- [WHAT IS ASKED]: Return every line of the items below that contains the string "standing", matching case exactly.

——

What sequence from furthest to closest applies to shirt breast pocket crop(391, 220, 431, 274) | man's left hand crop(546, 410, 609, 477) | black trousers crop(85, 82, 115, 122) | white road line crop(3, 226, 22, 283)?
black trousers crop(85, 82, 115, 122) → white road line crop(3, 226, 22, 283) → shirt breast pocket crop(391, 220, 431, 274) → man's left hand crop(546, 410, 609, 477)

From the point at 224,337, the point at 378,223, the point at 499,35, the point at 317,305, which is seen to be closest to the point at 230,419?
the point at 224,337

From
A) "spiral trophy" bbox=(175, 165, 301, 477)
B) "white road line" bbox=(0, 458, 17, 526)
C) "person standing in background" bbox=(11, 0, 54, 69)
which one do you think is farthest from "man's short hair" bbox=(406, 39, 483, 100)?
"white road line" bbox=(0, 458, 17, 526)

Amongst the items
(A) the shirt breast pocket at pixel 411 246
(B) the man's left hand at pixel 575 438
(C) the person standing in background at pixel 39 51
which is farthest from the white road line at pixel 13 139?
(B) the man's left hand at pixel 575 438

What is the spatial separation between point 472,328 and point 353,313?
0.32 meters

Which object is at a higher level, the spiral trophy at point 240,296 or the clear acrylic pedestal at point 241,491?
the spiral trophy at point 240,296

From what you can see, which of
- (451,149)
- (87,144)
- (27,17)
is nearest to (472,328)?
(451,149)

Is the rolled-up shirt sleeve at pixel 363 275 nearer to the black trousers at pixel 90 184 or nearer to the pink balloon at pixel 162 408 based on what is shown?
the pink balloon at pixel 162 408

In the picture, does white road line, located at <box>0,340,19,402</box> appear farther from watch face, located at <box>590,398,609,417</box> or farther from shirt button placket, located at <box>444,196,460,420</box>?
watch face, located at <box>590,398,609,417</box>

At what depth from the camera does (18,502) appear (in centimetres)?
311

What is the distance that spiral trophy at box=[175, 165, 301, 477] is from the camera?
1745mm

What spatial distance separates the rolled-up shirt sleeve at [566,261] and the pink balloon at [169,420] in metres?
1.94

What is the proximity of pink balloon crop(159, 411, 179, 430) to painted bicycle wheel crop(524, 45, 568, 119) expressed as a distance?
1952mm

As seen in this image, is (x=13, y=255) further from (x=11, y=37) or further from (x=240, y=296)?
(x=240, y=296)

——

- [ANSWER TO THIS TASK]:
C) "person standing in background" bbox=(11, 0, 54, 69)
(C) the person standing in background at pixel 39 51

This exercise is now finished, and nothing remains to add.